→ Extrait du texte

Sur les 100 individus restant, près de la
moitié ont été condamnés pour des crimes violents. Certains ont
réalisé des incursions armées à Cuba et au moins deux d’entre
eux, Humberto Eladio Real Suárez et
Ernesto Cruz León, sont
responsables de la mort de plusieurs civils, respectivement en
1994 et en 199722.
Ricardo Alarcón, président du Parlement cubain, n’a pas
manqué de souligner ces contradictions :
« Curieusement, ceux qui
nous critiquent parle d’une liste [et pas de noms]. Pourquoi ne
disent-ils pas qu’ils sont en train de demander la liberté de la
personne qui a assassiné Fabio di Celmo23 ? ».
Associated Press
(AP) a également souligné le caractère douteux de la liste
de Sánchez et note que
« plusieurs d’entre eux ne devraient normalement pas être
considérés comme des prisonniers politiques ».
« Une étude plus
attentive permet de voir la présence de terroristes, de preneurs
d’otages et d’agents étrangers ».
AP note que parmi les
100 personnes restantes,
« près de la moitié ont été condamnées pour terrorisme, prise
d’otages et autres crimes violents, et quatre d’entre eux sont
d’anciens militaires ou agents des services de renseignement
condamnés pour espionnage ou pour avoir révélé des secrets
d’Etat24 ».
De son côté, Amnesty International affirme qu’elle ne
peut pas considérer les membres de la liste de Sánchez comme des
« prisonniers de
conscience » car elle inclut
« des gens jugés pour
terrorisme, espionnage ainsi que ceux qui ont tenté et même
réussi à faire exploser des hôtels », indique
l’organisation. « Nous ne
demanderons certainement pas leur libération et ne les décrirons
pas comme prisonniers de conscience25 ».
Miguel Moratinos, ministre des Affaires étrangères
espagnol, qui a joué un rôle clé dans l’accord portant sur la
libération de 52 prisonniers, a également mis en doute la liste
de Sánchez et souligné son caractère aléatoire. :
« Ne dites pas qu’il faut
libérer 300 prisonniers car il n’y en a pas 300. La liste de la
Commission des droits de l’homme de Cuba disait, une semaine
avant mon arrivée, qu’il y en avait 202. A mon arrivée à Cuba,
elle a affirmé la veille qu’il y en avait 16726 ».
A l’issue de la libération des autres 27 personnes
incluses dans l’accord de juin 2010, il ne restera qu’un seul
« prisonnier politique »
à Cuba, Rolando Jimenez Pozada, selon Amnesty International.
Associated Press note
pour sa part que ce dernier a en réalité été
« emprisonné pour désobéissance et pour avoir révélé des secrets
d’Etat27 ».
Curieusement, la liste dressée par Sánchez, qui est la
moins fiable et qui est dénoncée de toutes parts en raison de
l’inclusion d’individus condamnés de graves actes de terrorisme,
est privilégiée par la presse occidentale.

→ Consigne
Veuillez reformuler sous forme de liste à puces le paragraphe de l'extrait ci-dessus qui commence par « De son côté, Amnesty International affirme », en gardant ses faits principaux.

→ Liste des enregistrements

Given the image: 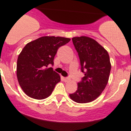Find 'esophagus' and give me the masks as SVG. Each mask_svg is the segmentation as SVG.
Masks as SVG:
<instances>
[{
  "mask_svg": "<svg viewBox=\"0 0 131 131\" xmlns=\"http://www.w3.org/2000/svg\"><path fill=\"white\" fill-rule=\"evenodd\" d=\"M63 80H64V82H68V81H69V80H70V78H68V77H64V78H63Z\"/></svg>",
  "mask_w": 131,
  "mask_h": 131,
  "instance_id": "obj_1",
  "label": "esophagus"
}]
</instances>
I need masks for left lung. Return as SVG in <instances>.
<instances>
[{
	"label": "left lung",
	"mask_w": 131,
	"mask_h": 131,
	"mask_svg": "<svg viewBox=\"0 0 131 131\" xmlns=\"http://www.w3.org/2000/svg\"><path fill=\"white\" fill-rule=\"evenodd\" d=\"M78 53L82 72L85 74L78 89L70 98L78 103H88L101 95L108 83L111 63L108 51L96 40L80 36L72 38Z\"/></svg>",
	"instance_id": "obj_1"
}]
</instances>
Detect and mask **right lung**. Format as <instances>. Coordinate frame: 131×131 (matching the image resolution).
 <instances>
[{
	"instance_id": "obj_1",
	"label": "right lung",
	"mask_w": 131,
	"mask_h": 131,
	"mask_svg": "<svg viewBox=\"0 0 131 131\" xmlns=\"http://www.w3.org/2000/svg\"><path fill=\"white\" fill-rule=\"evenodd\" d=\"M70 40V38L60 36H42L23 48L17 58V77L19 84L27 96L38 100L50 96L61 77L52 68L48 67L53 64L59 48Z\"/></svg>"
}]
</instances>
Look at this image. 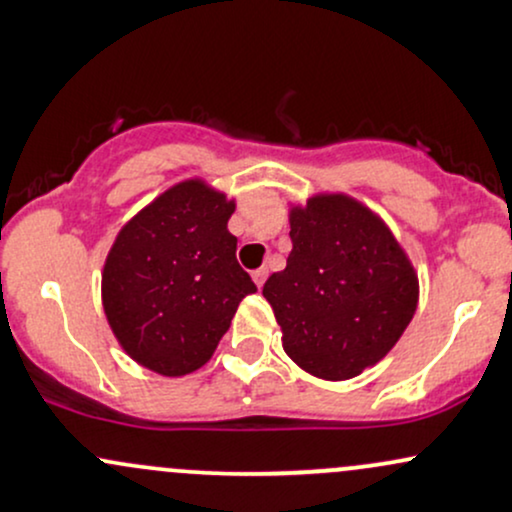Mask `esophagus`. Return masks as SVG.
Here are the masks:
<instances>
[{
  "instance_id": "esophagus-1",
  "label": "esophagus",
  "mask_w": 512,
  "mask_h": 512,
  "mask_svg": "<svg viewBox=\"0 0 512 512\" xmlns=\"http://www.w3.org/2000/svg\"><path fill=\"white\" fill-rule=\"evenodd\" d=\"M252 281L257 284V289H262L264 281H267V269H255V272H252Z\"/></svg>"
}]
</instances>
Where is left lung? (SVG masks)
Listing matches in <instances>:
<instances>
[{"label": "left lung", "mask_w": 512, "mask_h": 512, "mask_svg": "<svg viewBox=\"0 0 512 512\" xmlns=\"http://www.w3.org/2000/svg\"><path fill=\"white\" fill-rule=\"evenodd\" d=\"M291 255L264 284L284 351L322 380L378 363L414 317V267L373 211L344 195L291 211Z\"/></svg>", "instance_id": "1"}]
</instances>
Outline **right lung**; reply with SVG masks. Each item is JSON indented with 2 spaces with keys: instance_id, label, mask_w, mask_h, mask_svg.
Instances as JSON below:
<instances>
[{
  "instance_id": "1",
  "label": "right lung",
  "mask_w": 512,
  "mask_h": 512,
  "mask_svg": "<svg viewBox=\"0 0 512 512\" xmlns=\"http://www.w3.org/2000/svg\"><path fill=\"white\" fill-rule=\"evenodd\" d=\"M226 195L204 182L170 187L117 236L103 269V308L122 349L156 373L209 361L240 301L257 291L236 260Z\"/></svg>"
}]
</instances>
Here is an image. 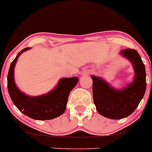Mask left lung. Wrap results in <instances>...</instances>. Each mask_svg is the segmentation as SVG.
<instances>
[{"mask_svg": "<svg viewBox=\"0 0 152 152\" xmlns=\"http://www.w3.org/2000/svg\"><path fill=\"white\" fill-rule=\"evenodd\" d=\"M119 55L129 61L134 69L132 81L122 88L112 86L104 78L91 75L93 99L100 115L110 119H121L134 112L143 99L146 88V69L135 50H121Z\"/></svg>", "mask_w": 152, "mask_h": 152, "instance_id": "left-lung-1", "label": "left lung"}]
</instances>
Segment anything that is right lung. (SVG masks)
Wrapping results in <instances>:
<instances>
[{
    "mask_svg": "<svg viewBox=\"0 0 152 152\" xmlns=\"http://www.w3.org/2000/svg\"><path fill=\"white\" fill-rule=\"evenodd\" d=\"M31 48H25L18 53L9 67L7 87L15 105L23 114L35 120H50L64 113L70 91L77 84V77L61 78L53 90L39 96H29L21 91L15 81V67L20 55Z\"/></svg>",
    "mask_w": 152,
    "mask_h": 152,
    "instance_id": "add662e5",
    "label": "right lung"
}]
</instances>
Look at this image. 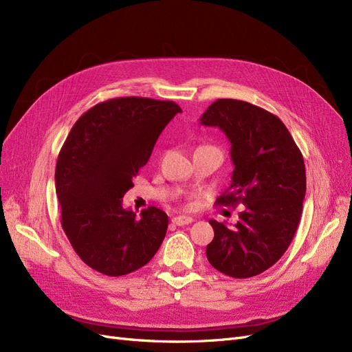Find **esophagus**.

→ Solution
- Amnesty International affirme ne pas pouvoir considérer les membres de la liste de Sánchez comme des « prisonniers de conscience ».
- Selon l'organisation, cette liste inclut des personnes jugées pour terrorisme ou espionnage, ainsi que des gens qui ont tenté de faire exploser des hôtels, et parfois réussi.
- L'organisation déclare qu'elle ne demandera pas leur libération et ne les décrira pas comme prisonniers de conscience.